Kragen Javier Sitaker, 2014-02-24 (7 minutes)

In Twingler, a generic data structure munger, Mark-Jason Dominus proposes a new broadly-useful DSL.

The problem


    [Chi, Ill],
    [NY, NY],
    [Alb, NY],
    [Spr, Ill],
    [Tr, NJ],
    [Ev, Ill],

he wants to easily write the transformation to DS1:

{ Ill => [Chi, Ev, Spr],
  NY  => [Alb, NY],
  NJ  => [Tr],

for example, or to any of DS2:

  Chi => Ill,
  NY => NY, 
  Alb => NY,
  Spr => Ill,
  Tr => NJ,
  Ev => Ill,


{ Ill => [Chi, Spr, Ev],
  NY  => [NY, Alb],
  NJ  => Tr,


{ Ill => 3,
  NY  => 2,
  NJ  => 1,

or DS4:

[ Chi, Ill, NY, NY, Alb, NY, Spr, Ill, Tr, NJ, Ev, Ill]

As a current example of how it is currently unnecessarily difficult to write the first transformation, he gives the Perl

my $out;
for my $pair (@$in) {
    push @{$out->{$pair->[0]}}, $pair->[1];
for my $k (keys %$out) {
    @{$out->{$k}} = sort @{$out->{$k}};

and suggests that even the abbreviated syntax

for pair (in.items) :
for list (out.values) :

is unnecessarily complicated.

MJD’s Twingler templates

he ends up suggesting

DS1: [ <[X,Y]> ]
DS2: { <X=>Y>  }
DS3: { <X => [<Y>]> }
DS4: [ <X, Y> ]

where <> is “ITERATE over the thing inside and make a list of the results,” like map in Perl or flatMap in Scala, and X and Y are the first two dimensions of a sort of adjacency matrix computed in an unspecified way from the original data:

        Ill        NY        NJ
Chi     X
NY              X
Alb             X
Spr     X
Tr                      X
Ev      X

...or two columns, I guess, considering the original data as an N-ary relation represented simply as a list-of-lists. (You could probably use the same or similar notation to specify how to reduce the original data to an N-ary relation.)

I don’t understand how his four expressions above give the four data structures explained previously; it seems like the DS3 expression { <X => [<Y>]> } should give DS1 rather than DS3, while the DS1 expression should give the original input.
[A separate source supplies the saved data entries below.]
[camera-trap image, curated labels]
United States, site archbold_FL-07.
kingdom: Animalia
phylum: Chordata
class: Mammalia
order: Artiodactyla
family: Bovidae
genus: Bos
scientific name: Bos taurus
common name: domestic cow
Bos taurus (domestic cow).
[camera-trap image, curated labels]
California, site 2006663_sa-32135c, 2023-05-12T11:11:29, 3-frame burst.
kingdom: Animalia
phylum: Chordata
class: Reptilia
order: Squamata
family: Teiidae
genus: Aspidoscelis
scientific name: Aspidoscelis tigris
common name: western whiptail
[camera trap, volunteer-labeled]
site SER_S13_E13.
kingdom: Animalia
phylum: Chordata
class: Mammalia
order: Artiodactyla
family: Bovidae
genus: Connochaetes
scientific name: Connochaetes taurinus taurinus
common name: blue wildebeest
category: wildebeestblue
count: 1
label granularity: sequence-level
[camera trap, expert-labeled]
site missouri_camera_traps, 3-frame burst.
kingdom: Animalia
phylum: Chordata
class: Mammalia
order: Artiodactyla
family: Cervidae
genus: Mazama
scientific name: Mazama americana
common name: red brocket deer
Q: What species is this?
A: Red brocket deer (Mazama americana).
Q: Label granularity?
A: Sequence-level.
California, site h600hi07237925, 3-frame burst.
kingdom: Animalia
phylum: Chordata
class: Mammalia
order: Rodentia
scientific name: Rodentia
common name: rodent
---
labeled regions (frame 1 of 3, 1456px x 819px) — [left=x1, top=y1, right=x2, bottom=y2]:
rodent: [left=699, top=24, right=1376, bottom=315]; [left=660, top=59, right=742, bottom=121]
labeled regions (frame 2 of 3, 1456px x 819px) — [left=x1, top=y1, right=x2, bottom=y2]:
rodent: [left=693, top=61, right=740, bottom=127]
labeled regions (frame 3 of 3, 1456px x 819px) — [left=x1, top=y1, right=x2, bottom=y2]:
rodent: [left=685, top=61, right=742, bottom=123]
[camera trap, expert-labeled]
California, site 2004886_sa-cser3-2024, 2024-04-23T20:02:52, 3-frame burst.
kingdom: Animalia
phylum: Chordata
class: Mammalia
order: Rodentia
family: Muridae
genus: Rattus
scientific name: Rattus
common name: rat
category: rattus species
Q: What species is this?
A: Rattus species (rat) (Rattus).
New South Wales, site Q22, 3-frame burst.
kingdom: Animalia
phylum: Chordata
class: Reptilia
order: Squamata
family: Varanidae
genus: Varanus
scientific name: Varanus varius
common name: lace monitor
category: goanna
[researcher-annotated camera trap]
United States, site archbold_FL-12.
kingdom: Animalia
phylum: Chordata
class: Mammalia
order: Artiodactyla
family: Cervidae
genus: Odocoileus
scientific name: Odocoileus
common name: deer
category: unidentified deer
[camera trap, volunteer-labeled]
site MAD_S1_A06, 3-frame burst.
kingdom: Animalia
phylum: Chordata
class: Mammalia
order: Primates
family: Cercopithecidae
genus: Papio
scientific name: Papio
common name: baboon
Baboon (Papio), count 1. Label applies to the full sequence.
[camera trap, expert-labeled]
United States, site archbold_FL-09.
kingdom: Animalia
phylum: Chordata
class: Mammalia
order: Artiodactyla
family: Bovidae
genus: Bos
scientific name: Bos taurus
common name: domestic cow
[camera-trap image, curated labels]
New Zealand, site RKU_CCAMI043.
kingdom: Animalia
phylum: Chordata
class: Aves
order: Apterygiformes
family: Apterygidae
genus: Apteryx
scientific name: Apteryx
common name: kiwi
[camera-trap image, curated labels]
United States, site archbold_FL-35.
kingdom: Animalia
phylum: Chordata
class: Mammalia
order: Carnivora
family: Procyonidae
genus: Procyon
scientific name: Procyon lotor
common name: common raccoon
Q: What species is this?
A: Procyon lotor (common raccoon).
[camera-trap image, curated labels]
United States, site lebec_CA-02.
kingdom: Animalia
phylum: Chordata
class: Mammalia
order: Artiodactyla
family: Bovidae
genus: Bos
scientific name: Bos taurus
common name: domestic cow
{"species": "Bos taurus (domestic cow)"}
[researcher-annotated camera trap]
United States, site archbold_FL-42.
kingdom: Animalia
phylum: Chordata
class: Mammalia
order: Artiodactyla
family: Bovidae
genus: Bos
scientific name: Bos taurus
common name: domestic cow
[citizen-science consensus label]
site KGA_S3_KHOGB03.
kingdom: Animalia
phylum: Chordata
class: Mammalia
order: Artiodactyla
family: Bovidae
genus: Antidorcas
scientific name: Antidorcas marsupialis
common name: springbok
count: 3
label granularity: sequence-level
I’m going to assume this is just an error MJD made.

MJD points out that you can easily incorporate arbitrary functions into the template:

{ <X => max(<Y>) }

Later he gives the example, given the table

| A  | AAA  | red    | pink    | Aaa  |
| B  | BBB  | yellow | tawny   | Bbb  |
| A  | AAA  | green  | nude    | Aaa  |
| B  | BBB  | blue   | violet  | Bbb  |
| C  | CCC  | black  | nude    | Ccc  |

how to compute

{ A => [ AAA, [ [red, pink], [green, nude] ], Aaa],
  B => [ BBB, [ [yellow, tawny], [blue, violet] ], Bbb],
  C => [ CCC, [ [black, nude] ], CCC]

using the expression

{ < ID => [
             [ <[shade, palette]> ]

His original examples are fairly easily handled with mapreduce, which hadn’t been identified yet when he wrote his notes, and although this one is too, it points the way to examples that are not so easily handled. For example, the classic Titanic dataset, included with R and containing information on survival by gender, age, and class, could be reasonably munged into any of

{<Class => {<Sex => {<Age => {<Survived => N>}>}>}>}
{<Sex => {<Class => {<Age => {<Survived => N>}>}>}>}
{<Sex => {<Age => {<Class => {<Survived => N>}>}>}>}
{<Sex => {<Age => {<Survived => {<Class => N>}>}>}>}

as well as many other forms. This is not a task you can do with mapreduce.

(I’m not referring to the parallel and fault-tolerant attributes of mapreduce as implemented by Google or Hadoop, but to the higher-order mapreduce function that I’ve argued should be in Python itertools.)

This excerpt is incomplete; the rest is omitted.